La Hongrie, sur le papier, semble avoir emprunté un chemin différent. Les changements législatifs introduits en 2023 avaient pour but d’ouvrir le marché et de mettre fin à la position exclusive de Szerencsejáték Zrt, l’opérateur d’État englobant (loteries, jeux en ligne et paris sportifs). Pourtant, trois ans plus tard, la vague de concurrence attendue ne s’est pas matérialisée.
L’explication réside moins dans l’intention que dans la conception. La Hongrie a formellement ouvert son marché le 1er janvier 2023, créant un cadre de conditions restrictives qui a dissuadé toute concurrence de chercher une licence magyare. Les règles d’éligibilité excluent les entreprises qui ont offert des jeux d’argent non autorisés dans un pays de l’Espace économique européen au cours des cinq dernières années, ce qui disqualifie effectivement de nombreuses entreprises établies qui opéraient auparavant dans des juridictions de l’UE.
Le secteur des casinos en ligne reste lié à des concessions terrestres nationales, considérées comme une couche tampon de contrôle étatique. Combiné à des seuils financiers élevés et à des exigences opérationnelles, cela a créé un marché qui est ouvert en théorie mais contenu pour Szerencsejáték Zrt. Dr. Gábor Helembai a fait remarquer : « Trois ans après la nouvelle législation, aucun concurrent n’est arrivé sur le marché. »
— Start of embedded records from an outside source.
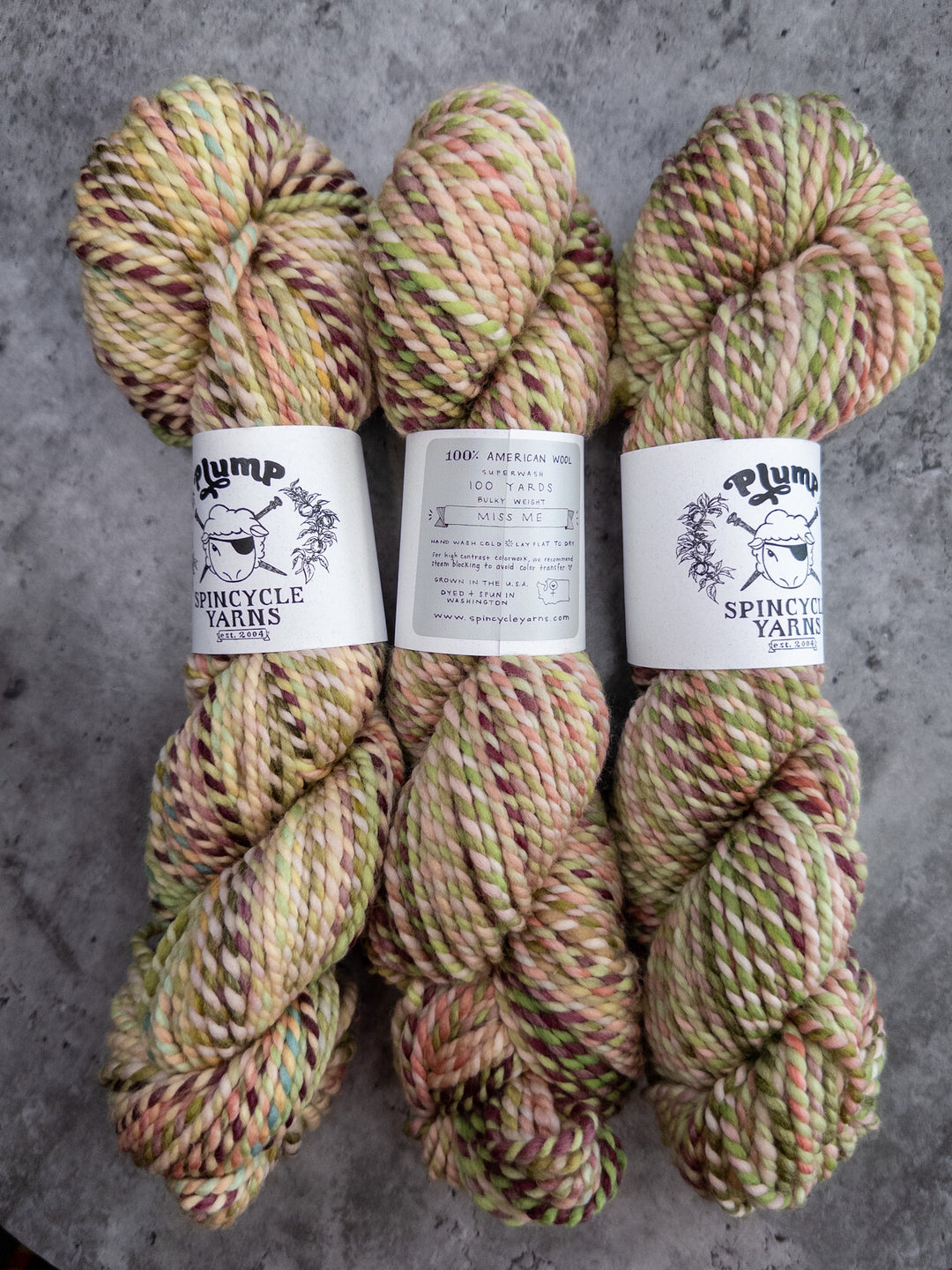 Spincycle Yarns // Plump // 12ply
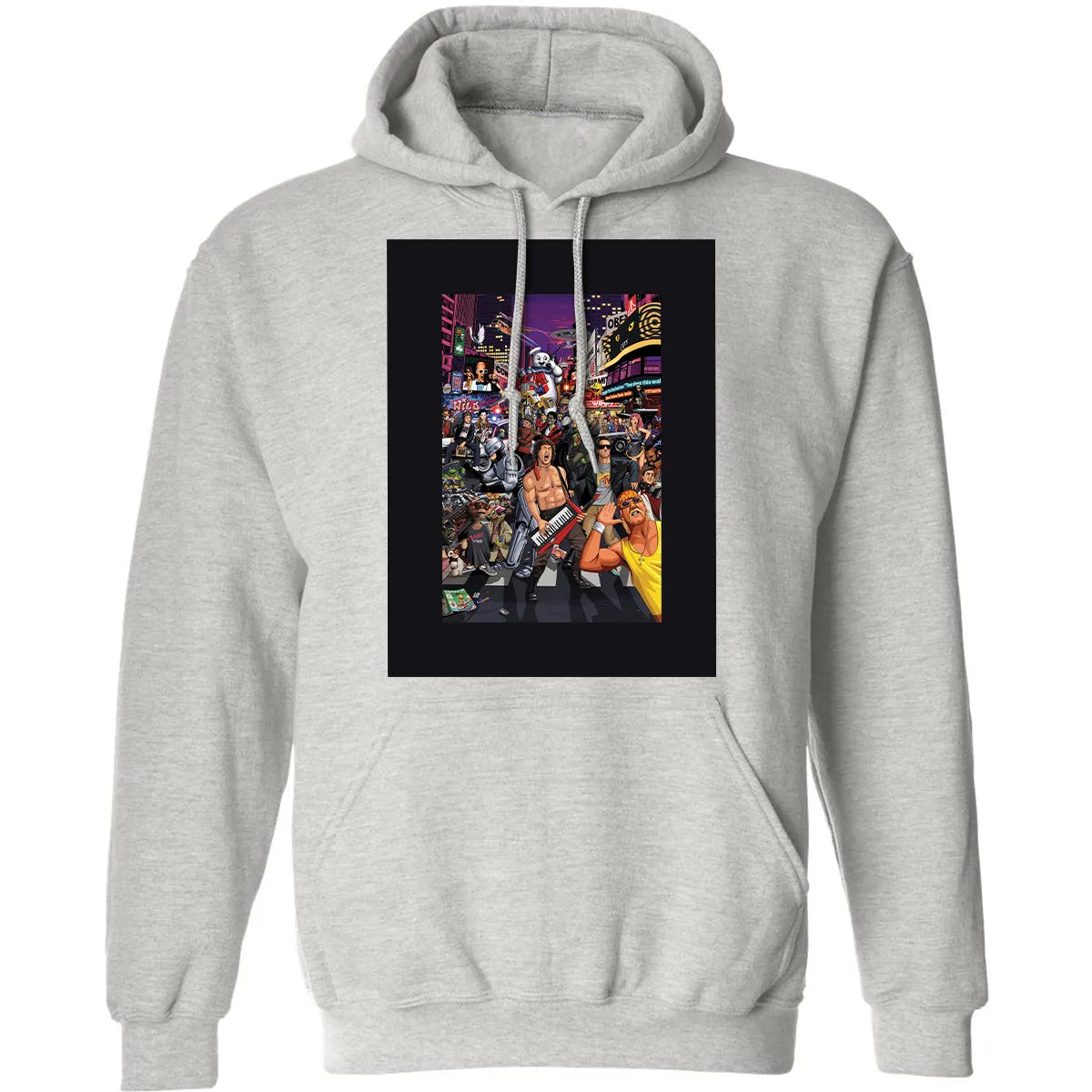 Classic Unisex Hoodie - YA69MQNQ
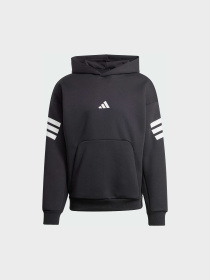 Худі та світшоти Adidas 3 Stripes модель JD4838 Фото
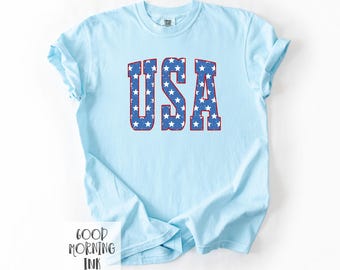 Womens 4th of July Shirt
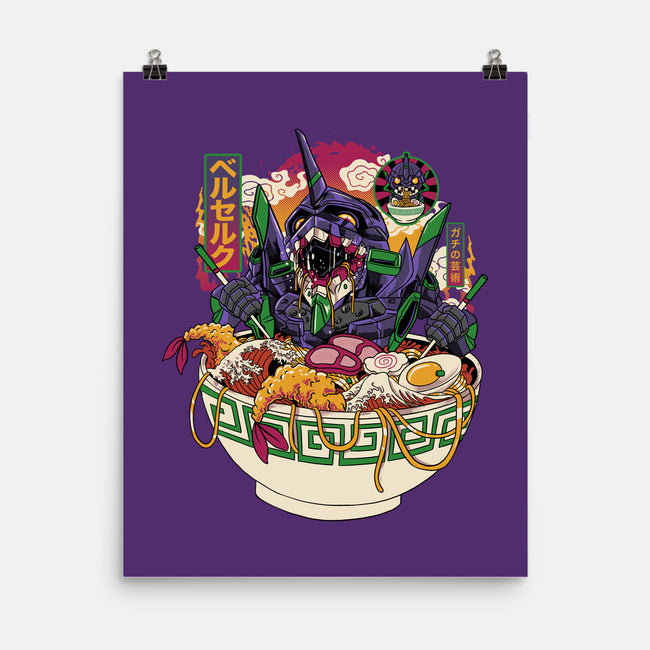 Ramen Eva-None-Matte-Poster-gaci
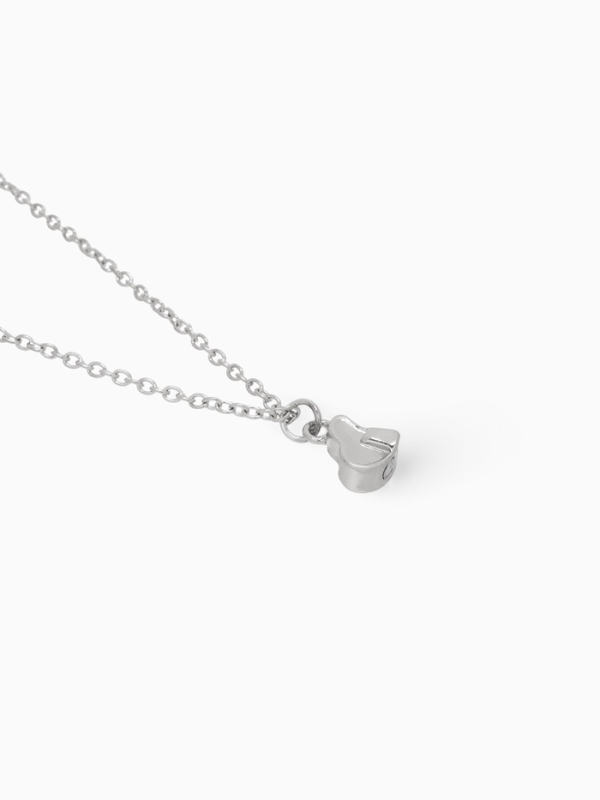 Кулоны &laquo;Неразлучники&raquo; на магните, четыре сердца, цвет серебре, 55 см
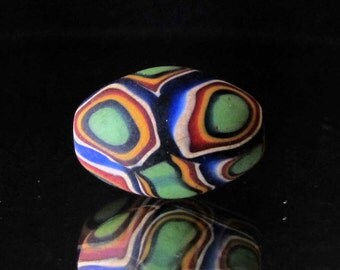 handmade colorful indonesian glass bead (07)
Le modèle de la Hongrie axé sur l’application a obtenu des résultats partiels. Le blocage des paiements, des publicités et des sites Web a aidé à augmenter la canalisation, permettant à Szerencsejáték Zrt. de voir ses revenus atteindre la barre du milliard d’euros. Pourtant, Helembai a noté qu’il est difficile de distinguer si cette performance reflète une application efficace ou simplement l’absence de concurrence viable. En vérité, nous n’avons aucune idée de l’ampleur du marché noir.
En 2026, la direction reste incertaine. L’Autriche est incapable de se libérer d’un monopole qui semble de plus en plus indéfendable pour les parties prenantes. La Pologne maintient un système qui fonctionne par endroits mais échoue lamentablement en matière de protection des consommateurs. La Hongrie durcit l’application pour façonner un marché peu attractif pour les investisseurs étrangers.
Les questions de monopole continuent d’affecter les perspectives de jeu en Europe centrale. Mais leur avenir dépendra moins du privilège légal que de la capacité à concurrencer sur des marchés où les parties prenantes ne respectent plus la patience.